Quote:
Originally Posted by Aspengc8
Mind sharing some info on your diet & training schedule? Definitely beast numbers bro.
|
Generally when I am training for a competition I just train the big 3 with little else.
Saturday -
Squats - 5,4,3,2,1,1,1 based on a cycle
Pause Squats - 2x3 usually 50-90 pounds less than squats
Adductor Machine - 1-2x10-20
Monday -
Bench - 5,4,3,2,1,1,1 1x8-10
Incline - 2-3 x 5-10
Curl of some sort - 1-2 x 10
Wednesday -
Deadlift - 5,4,3,2,1,1,1 2x3-5
Block Pulls with Shrug - 2x5, 1x10
Ab Wheel - 3x10
That's about it and how I've trained for the better part of 20 years. In the offseason like right now I train almost everyday however, trying to shore up imbalances and weaknesses and take care of any injuries I have.

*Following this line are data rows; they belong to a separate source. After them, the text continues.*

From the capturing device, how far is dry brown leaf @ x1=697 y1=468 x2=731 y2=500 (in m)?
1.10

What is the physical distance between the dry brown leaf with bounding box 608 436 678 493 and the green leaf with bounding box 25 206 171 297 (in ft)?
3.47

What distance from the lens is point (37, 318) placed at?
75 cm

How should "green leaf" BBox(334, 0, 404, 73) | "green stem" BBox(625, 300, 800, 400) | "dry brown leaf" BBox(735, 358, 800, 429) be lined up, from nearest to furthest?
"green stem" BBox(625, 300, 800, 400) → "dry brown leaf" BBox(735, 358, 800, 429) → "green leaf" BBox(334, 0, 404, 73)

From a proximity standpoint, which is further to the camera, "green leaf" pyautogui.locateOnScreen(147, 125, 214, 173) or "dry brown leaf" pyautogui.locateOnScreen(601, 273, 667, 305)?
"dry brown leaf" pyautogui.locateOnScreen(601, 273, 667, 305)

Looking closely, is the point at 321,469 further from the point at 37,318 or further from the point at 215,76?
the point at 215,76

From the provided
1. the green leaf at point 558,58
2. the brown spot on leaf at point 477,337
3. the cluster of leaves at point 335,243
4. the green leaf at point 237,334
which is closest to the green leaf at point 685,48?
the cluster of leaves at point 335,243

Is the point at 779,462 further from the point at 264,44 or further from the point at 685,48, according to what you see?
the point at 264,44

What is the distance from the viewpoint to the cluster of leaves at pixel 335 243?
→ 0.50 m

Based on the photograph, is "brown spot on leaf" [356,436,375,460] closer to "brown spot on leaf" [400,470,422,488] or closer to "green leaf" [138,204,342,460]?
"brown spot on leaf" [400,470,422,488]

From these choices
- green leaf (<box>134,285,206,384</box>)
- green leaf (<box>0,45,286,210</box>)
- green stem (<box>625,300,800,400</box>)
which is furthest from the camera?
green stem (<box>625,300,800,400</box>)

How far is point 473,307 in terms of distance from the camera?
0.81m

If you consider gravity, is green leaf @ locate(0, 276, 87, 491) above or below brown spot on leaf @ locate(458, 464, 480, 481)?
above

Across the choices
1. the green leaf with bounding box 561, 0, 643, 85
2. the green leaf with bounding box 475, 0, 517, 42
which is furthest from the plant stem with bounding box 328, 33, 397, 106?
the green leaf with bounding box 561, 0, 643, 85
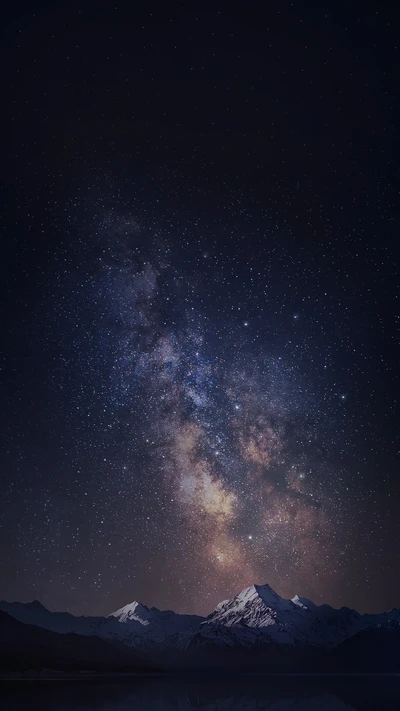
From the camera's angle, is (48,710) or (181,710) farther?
(181,710)

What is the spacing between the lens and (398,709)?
50.6 m

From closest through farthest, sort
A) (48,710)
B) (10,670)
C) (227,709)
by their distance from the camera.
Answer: (48,710) < (227,709) < (10,670)

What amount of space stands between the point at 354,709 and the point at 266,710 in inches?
402

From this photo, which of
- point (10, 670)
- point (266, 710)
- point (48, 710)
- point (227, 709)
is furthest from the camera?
point (10, 670)

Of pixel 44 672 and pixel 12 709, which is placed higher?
pixel 12 709

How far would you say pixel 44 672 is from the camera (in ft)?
651

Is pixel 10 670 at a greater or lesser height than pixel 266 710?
lesser

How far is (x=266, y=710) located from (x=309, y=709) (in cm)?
495

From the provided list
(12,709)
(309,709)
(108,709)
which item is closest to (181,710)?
(108,709)

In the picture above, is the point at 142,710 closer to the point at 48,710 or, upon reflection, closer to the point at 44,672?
the point at 48,710

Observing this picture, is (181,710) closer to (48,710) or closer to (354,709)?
(48,710)

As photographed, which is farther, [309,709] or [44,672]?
[44,672]

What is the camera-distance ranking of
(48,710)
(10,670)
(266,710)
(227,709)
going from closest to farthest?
(48,710) < (266,710) < (227,709) < (10,670)

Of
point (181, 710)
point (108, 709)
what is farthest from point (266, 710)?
point (108, 709)
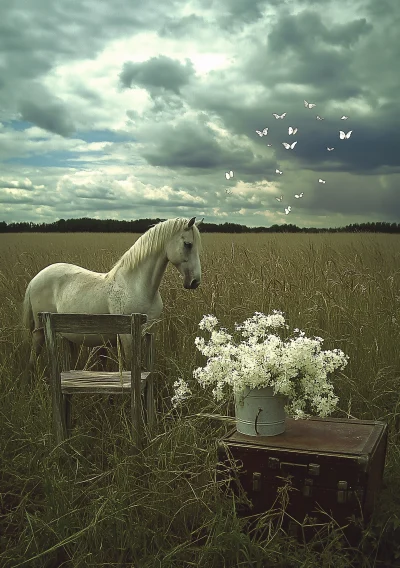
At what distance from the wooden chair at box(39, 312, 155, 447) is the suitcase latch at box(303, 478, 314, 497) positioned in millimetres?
942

So right now I'm concentrating on a lot of rhomboid, abs and lower back. This is all in preparation for improving my deadlift.

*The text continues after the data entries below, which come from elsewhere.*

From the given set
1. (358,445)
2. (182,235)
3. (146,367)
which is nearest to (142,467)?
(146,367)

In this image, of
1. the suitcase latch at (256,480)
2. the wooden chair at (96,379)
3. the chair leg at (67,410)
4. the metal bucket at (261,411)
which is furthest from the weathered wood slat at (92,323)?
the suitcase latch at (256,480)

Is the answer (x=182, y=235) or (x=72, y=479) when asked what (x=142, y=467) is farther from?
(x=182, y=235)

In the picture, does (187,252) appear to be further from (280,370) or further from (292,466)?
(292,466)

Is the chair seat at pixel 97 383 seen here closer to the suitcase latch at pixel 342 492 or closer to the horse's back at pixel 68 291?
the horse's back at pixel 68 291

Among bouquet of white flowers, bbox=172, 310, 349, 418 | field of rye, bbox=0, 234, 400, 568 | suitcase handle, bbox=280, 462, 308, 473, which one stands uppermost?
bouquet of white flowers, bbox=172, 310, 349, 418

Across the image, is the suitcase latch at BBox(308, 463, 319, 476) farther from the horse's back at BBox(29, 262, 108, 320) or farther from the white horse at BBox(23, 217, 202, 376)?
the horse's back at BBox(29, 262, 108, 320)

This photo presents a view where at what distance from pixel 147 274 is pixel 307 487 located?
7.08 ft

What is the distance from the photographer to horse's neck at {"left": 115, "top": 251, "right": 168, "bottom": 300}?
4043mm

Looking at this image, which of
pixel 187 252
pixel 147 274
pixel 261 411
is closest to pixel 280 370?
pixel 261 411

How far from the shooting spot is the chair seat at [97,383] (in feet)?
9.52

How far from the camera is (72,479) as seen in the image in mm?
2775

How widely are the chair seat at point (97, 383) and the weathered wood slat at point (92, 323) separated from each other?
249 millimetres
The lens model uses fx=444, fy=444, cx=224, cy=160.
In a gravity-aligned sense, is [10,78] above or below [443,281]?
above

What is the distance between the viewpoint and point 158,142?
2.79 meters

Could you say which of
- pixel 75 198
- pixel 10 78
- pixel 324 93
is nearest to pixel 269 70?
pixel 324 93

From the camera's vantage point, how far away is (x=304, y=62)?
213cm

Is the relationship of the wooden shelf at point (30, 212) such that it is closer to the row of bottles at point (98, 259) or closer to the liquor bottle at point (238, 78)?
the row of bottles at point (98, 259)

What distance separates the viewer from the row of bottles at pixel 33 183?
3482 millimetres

So the last few weeks have been like so......
Monday -
Incline
A row of some sort
Maybe some pipes
Tuesday -
Block Deadlifts with shrug from below the knee - 6-8 x 5
Db Row
Hypers
Wednesday -
Upright Rows or more db rows
Ab Wheel
Thursday -
Pause Squats
Lunges
Ab Wheel
Saturday -
Row
Ab Wheel
Hypers
I will run a specialized routine like this for 4-6 weeks all depending. Then take a break and bring up something else. Next will be hamstrings. After that my meet preparation starts, so everything will be cycles in terms of poundages.